CRISE EN KABYLIE
Jusqu’à quand le silence du Président ?
Il est légitime de se poser la question de savoir pourquoi la contestation continue toujours.
La crise en Kabylie n´a que trop duré et sa solution tarde à pointer à l´horizon, en dépit des innombrables atouts et opportunités dont dispose aujourd´hui le pouvoir politique, mais dont il semble faire un piètre usage. Le déficit en communication effarant qui caractérise les dirigeants actuels sur la question et leur gestion bicéphale (sécuritaire et politique), souvent contradictoire, ne font que retarder l´échéance.

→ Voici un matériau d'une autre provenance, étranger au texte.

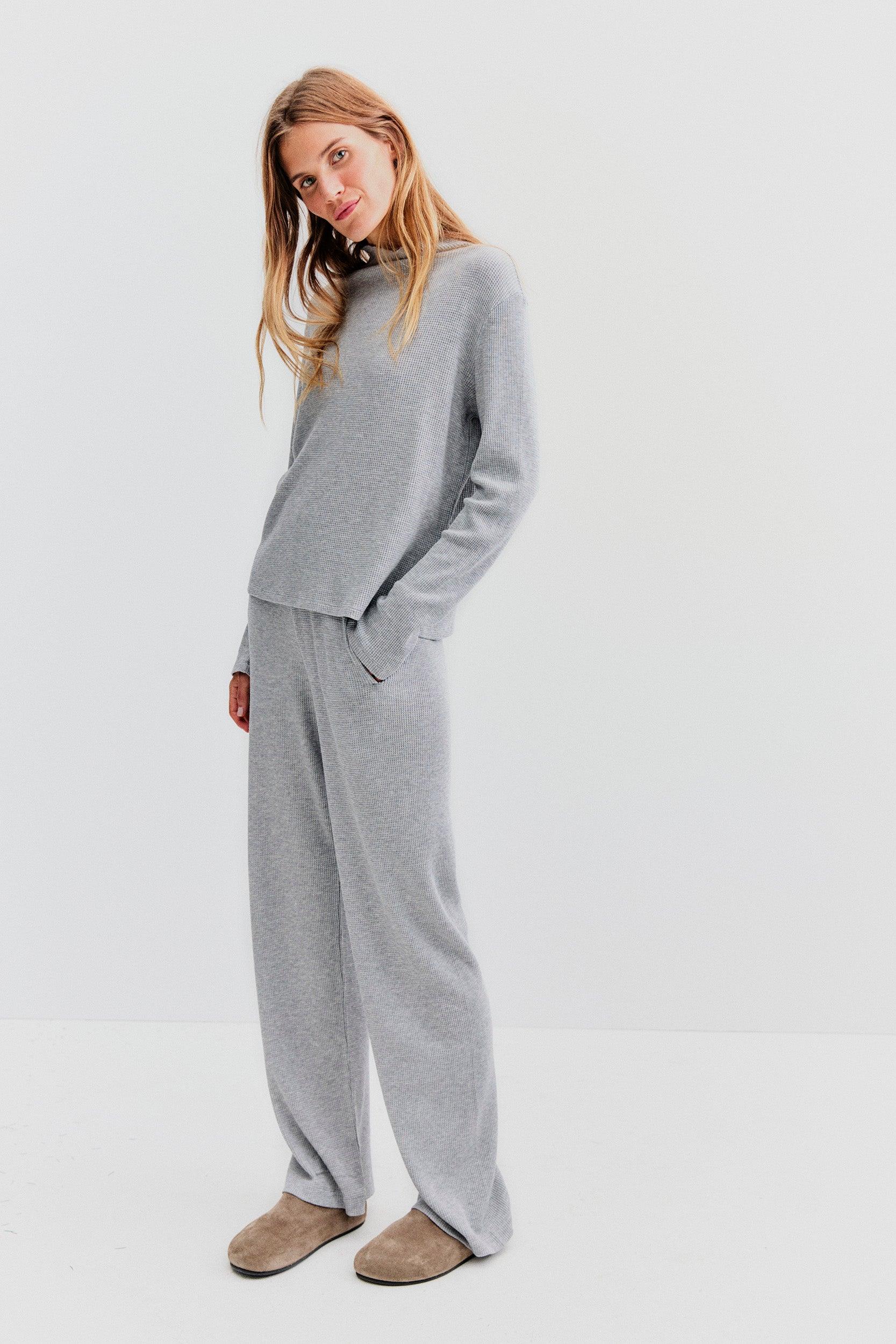 The Jan - Heather Grey Female Product Image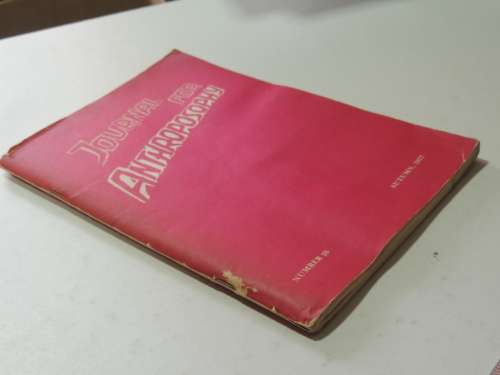 Journal for Anthroposophic Number 26, Autumn, 1977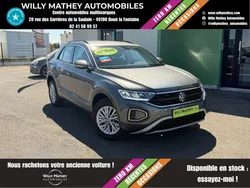 Volkswagen t-roc 2.0 diesel 150 automatique + camera de recul + siege chauffant + gps + regulateu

Les 117 morts et le millier de blessés de cette plaie béante qu´est devenue la Kabylie aujourd´hui, et dont l´onde de choc a même atteint d´autres régions du pays, ne suffisent-ils donc pas à provoquer un sursaut d´intelligence et de prévision pour éviter le dérapage? D´autant que les mesures annoncées par le premier magistrat du pays, entre autres le remplacement des gendarmes et la délocalisation des brigades de gendarmerie, la constitutionnalisation de tamazight et l´indemnisation des victimes, n´ont pas suffi. Du coup, il est légitime de se poser la question de savoir pourquoi la contestation continue toujours. Chacun y va de son commentaire. D´aucuns diront que les engagements du Président sont torpillés par des forces qui, après avoir consommé leur échec sur le plan politique, tentent de s´accrocher bec et ongles au mouvement en misant sur sa généralisation pour justifier une intervention «salutaire». D´autres iront plus loin, en avançant le complot ourdi impliquant la main étrangère. De ce fait, la grâce amnistiante du Président de la République envers les premiers détenus du mouvement citoyen n´a pas servi à grand-chose. Et le pouvoir «tâtonnant» a vite cédé le pas à la tentation de la solution sécuritaire en jetant en prison d´autres délégués.

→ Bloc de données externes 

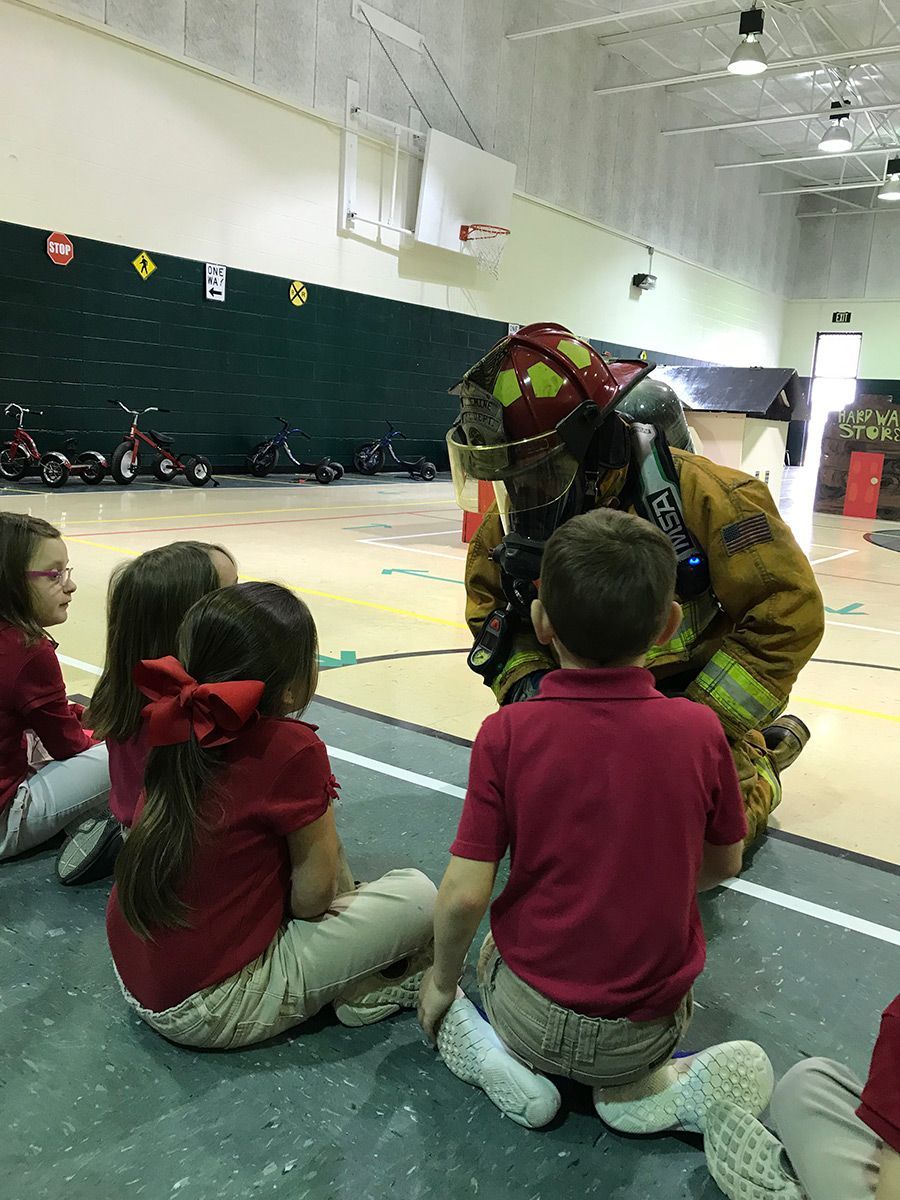 School-Based Fire Safety Programs in Iberville Parish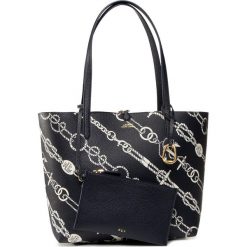 Torebka LAUREN RALPH LAUREN - Rvrsble Tote 431795329012 Navy. Niebieskie torebki klasyczne damskie Lauren Ralph Lauren, bez wzorów, ze skóry ekologicznej, klasyczne, bez dodatków. Za 799,00 zł.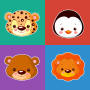 icon Animals Memory Game(Dierengeheugenspel voor kinderen)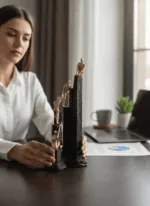 Statujë Motivimi për Sukses – Dekor Zyre & Dhuratë Inspiruese - Figura 2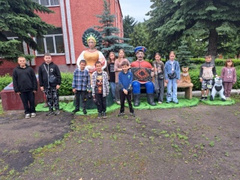Экскурсия в село Дубовое.&amp;quot;Музей истории Петровского района&amp;quot; в селе Дубовое и другие памятные места села..
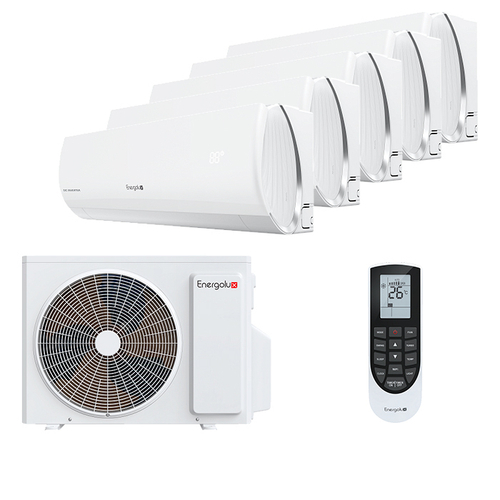 Мультисплит система на 5 комнат Energolux SAS07M3-GI x 5 / SAM42M3-GI/5
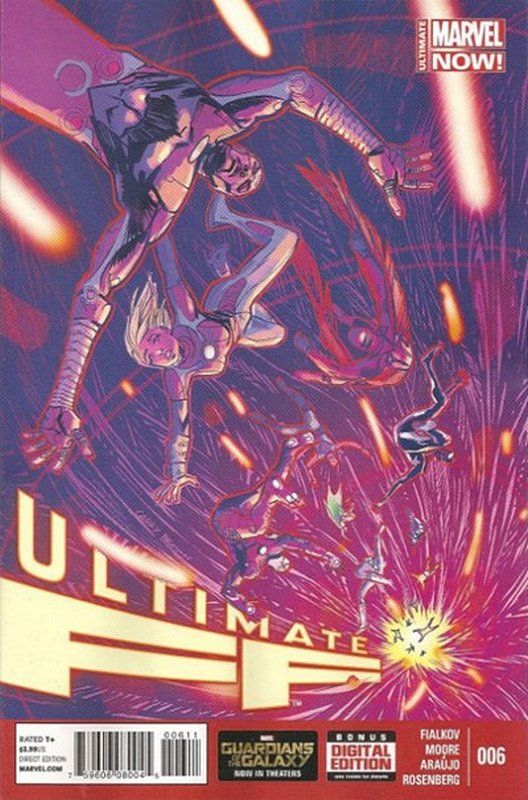 Cover of Ultimate FF (Vol 1) #6. One of 250,000 Vintage American Comics on sale from Krypton!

Aujourd´hui, la situation est plus grave encore. Le sort des 22 grévistes de la faim, détenus à la prison de Tizi Ouzou, est entre les mains des autorités en charge du dossier. Et si leur état de santé bascule vers l´irréparable, c´est la crédibilité de l´Etat algérien qui en pâtira.
Un pouvoir qui se dit fort de ses institutions élues et de son image de marque qui s´améliore graduellement sur le plan international, notamment par rapport à sa lutte contre le terrorisme, peut-il se permettre le luxe de gâcher une telle opportunité pour mettre un terme à ce climat de rébellion qui règne dans une partie du territoire national? La question mérite d´être posée. Le chef de l´Etat n´a-t-il pas le droit, au nom de l´intérêt suprême du pays et du salut de toute une population blasée par cette situation de «ni guerre ni paix», de prendre de court des apprentis sorciers qui attisent le feu, et user de ses prérogatives constitutionnelles pour élargir des détenus du mouvement et prendre en charge les revendications non encore satisfaites de la plate-forme d´El-Kseur.

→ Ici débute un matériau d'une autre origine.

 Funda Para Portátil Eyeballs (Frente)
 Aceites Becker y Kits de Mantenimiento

Peut-on occulter le fait que la région accumule un retard préjudiciable au pays sur le plan économique?
De plus, quel que soit le poids des charges que l´appareil judiciaire peut retenir à l´encontre des détenus incarcérés, le spectre de la fascisation guette le mouvement et les maîtres à penser de cette mouvance ne sont pas ceux que le pouvoir voue aux gémonies.
Les partisans de la politique de la terre brûlée sont ailleurs et il est du devoir des décideurs d´user de la franchise nécessaire pour satisfaire une revendication légitime et la soustraire aux calculs politciens.